**Избранный отрывок:**
Как раз на жизни моего поколения можно было наблюдать умирание духовного зрения и наконец его смерть.

Теперь уже можно смело сказать, что люди ослепли. Процесс этой слепоты постепенен, у нас он тянется около полутора столетий, последнее шестидесятилетие его только ускорило и обострило.

Предметный мир есть неотъемлемая часть быта. Быт же сам по себе не сущест­вует, он внешнее проявление культуры, одна из ее форм. Здесь мы встречаемся с обратной зависимостью; гетерономность выступает не только как ограничитель, но и как формирующее начало.

Только традиционные слои общества могут обладать бытом, имеющим свое лицо; таковым в дореволюционной России было крестьянство, его культура и ее форма — крестьянский быт. По укоренившейся привычке к традиционным слоям общества относят помещиков, но для двадцатого века это неверно. В этом веке дворянско-помещичьей культуры как чего-то самостоятельного, цельного, единого просто уже не существовало. Все это растворилось, смешалось и почти что обезличилось.

Лицо купеческого быта больше смахивает на отражение в кривом зеркале, его прельстительная пряность придумана художниками. В понятии «мещанский быт» заложено неизгладимое противоречие, собственно, понятие это чисто негативное. Чиновничий, бюрократический быт в принципе не может иметь лица, он говорит лишь об иерархическом положении его обитателей.

У нас в России в ее культурных слоях быт во всех смыслах стал рушиться одновременно с кристаллизацией понятия «русская интеллигенция» в специфиче­ском значении этого слова. Это произошло еще задолго до шестидесятников.

**Задания:**
1) Какой слой общества в дореволюционной России, согласно отрывку о быте, обладал бытом, имеющим свое лицо?
2) Перепишите из отрывка о быте фрагмент от слов «Как раз на жизни» до слов «как формирующее начало.» включительно.
3) Продолжите отрывок о быте с того места, на котором он заканчивается.
Данные, приведенные далее, взяты из другого источника.

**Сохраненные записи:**
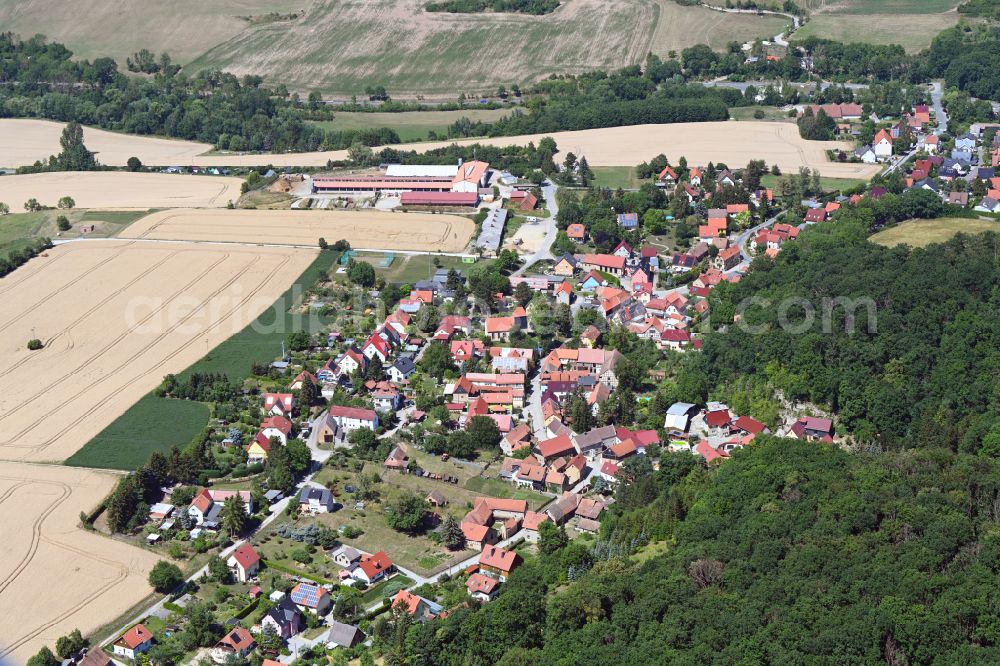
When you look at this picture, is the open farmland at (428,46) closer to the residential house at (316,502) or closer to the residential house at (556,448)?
the residential house at (556,448)

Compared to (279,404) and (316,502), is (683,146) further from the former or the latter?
(316,502)

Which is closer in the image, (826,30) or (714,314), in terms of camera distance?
(714,314)

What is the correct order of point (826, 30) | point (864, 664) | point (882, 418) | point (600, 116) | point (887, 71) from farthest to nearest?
point (826, 30)
point (887, 71)
point (600, 116)
point (882, 418)
point (864, 664)

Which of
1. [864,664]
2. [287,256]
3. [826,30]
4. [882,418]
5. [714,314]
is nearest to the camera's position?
[864,664]

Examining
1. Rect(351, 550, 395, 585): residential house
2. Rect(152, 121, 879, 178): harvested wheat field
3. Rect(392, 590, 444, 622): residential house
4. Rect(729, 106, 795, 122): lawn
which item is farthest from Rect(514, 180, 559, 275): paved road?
Rect(392, 590, 444, 622): residential house

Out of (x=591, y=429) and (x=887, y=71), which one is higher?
(x=887, y=71)

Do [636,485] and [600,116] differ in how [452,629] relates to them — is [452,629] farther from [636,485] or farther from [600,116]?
[600,116]

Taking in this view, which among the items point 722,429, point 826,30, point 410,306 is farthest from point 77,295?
point 826,30
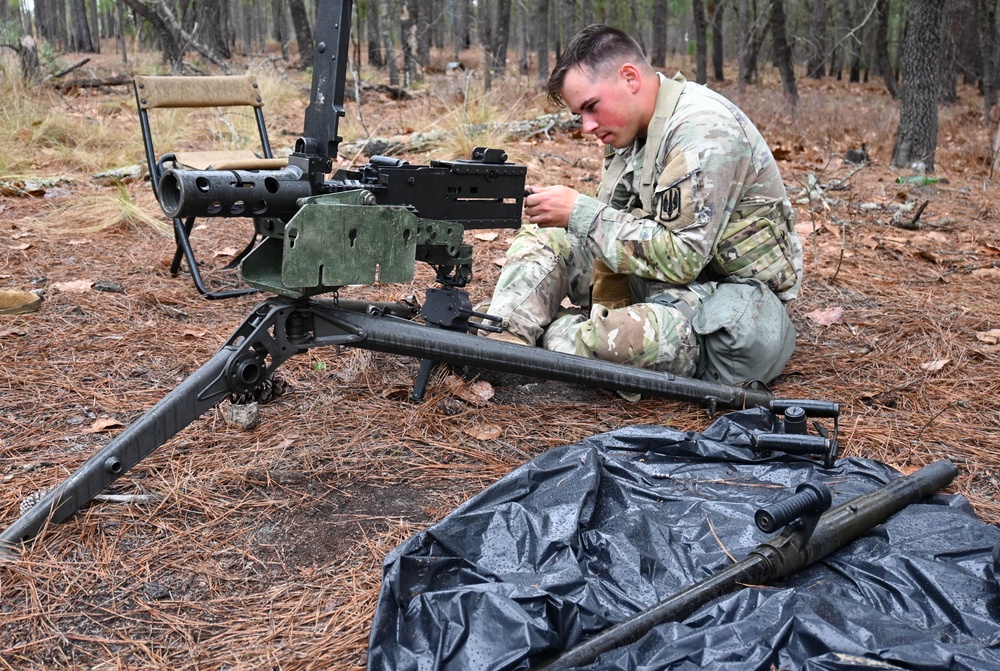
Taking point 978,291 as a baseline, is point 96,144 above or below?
above

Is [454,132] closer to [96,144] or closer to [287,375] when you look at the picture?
[96,144]

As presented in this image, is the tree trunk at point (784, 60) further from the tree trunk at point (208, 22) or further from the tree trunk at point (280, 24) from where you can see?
the tree trunk at point (280, 24)

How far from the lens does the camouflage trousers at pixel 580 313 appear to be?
308 centimetres

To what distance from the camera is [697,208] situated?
293 cm

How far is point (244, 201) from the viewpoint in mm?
2191

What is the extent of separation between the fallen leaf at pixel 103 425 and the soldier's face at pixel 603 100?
6.59 ft

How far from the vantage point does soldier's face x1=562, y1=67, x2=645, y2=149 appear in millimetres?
3053

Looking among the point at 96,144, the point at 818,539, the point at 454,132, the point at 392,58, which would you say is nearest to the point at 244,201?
the point at 818,539

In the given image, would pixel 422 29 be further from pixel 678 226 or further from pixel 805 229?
pixel 678 226

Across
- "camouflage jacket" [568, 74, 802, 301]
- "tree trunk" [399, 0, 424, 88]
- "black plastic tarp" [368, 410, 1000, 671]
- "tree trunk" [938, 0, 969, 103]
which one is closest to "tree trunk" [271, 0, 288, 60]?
"tree trunk" [399, 0, 424, 88]

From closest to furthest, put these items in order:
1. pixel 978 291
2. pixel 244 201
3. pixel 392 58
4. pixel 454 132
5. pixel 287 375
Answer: pixel 244 201 < pixel 287 375 < pixel 978 291 < pixel 454 132 < pixel 392 58

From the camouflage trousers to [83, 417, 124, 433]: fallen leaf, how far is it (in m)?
1.45

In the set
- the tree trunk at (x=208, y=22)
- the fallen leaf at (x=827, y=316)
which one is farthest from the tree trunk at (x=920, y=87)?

**Ответы по пунктам:**
1) Крестьянство.

2)
Как раз на жизни моего поколения можно было наблюдать умирание духовного зрения и наконец его смерть.

Теперь уже можно смело сказать, что люди ослепли. Процесс этой слепоты постепенен, у нас он тянется около полутора столетий, последнее шестидесятилетие его только ускорило и обострило.

Предметный мир есть неотъемлемая часть быта. Быт же сам по себе не сущест­вует, он внешнее проявление культуры, одна из ее форм. Здесь мы встречаемся с обратной зависимостью; гетерономность выступает не только как ограничитель, но и как формирующее начало.

3)
Стиль быта русского интеллигента — это принципиальная бесформенность, бестол­ковое заполнение пространства более или менее безобразными и случайными предме­тами. Презрительное отношение интеллигента ко всем формам быта и к материальной культуре — это уже приближение к слепоте. Достаточно сравнить рабочую комнату Пушкина и Льва Толстого, чтобы увидеть величину разразившейся катастрофы.

Приблизительно с сороковых годов русская культура стала жить в основном жизнью идей, стата бредить понятиями «прогресс», «гуманизм», «просветительство». Позитивизм стал кровеносной системой эпохи, без понятия «прогресс» никакое мышление было невозможно.

Вера превратилась в нечто, нуждающееся в оговорках. Даже люди, оглядываю­щиеся на Евангелие, смущались «чудесами», искали им чуть ли не медицинское объяснение.

Научные, философские или политические идеи совсем другой породы, чем то, что можно назвать «идеями» предметного мира. Отсюда слепота к этому миру. Предмет стал как бы низменной категорией, чем-то вроде «суета сует».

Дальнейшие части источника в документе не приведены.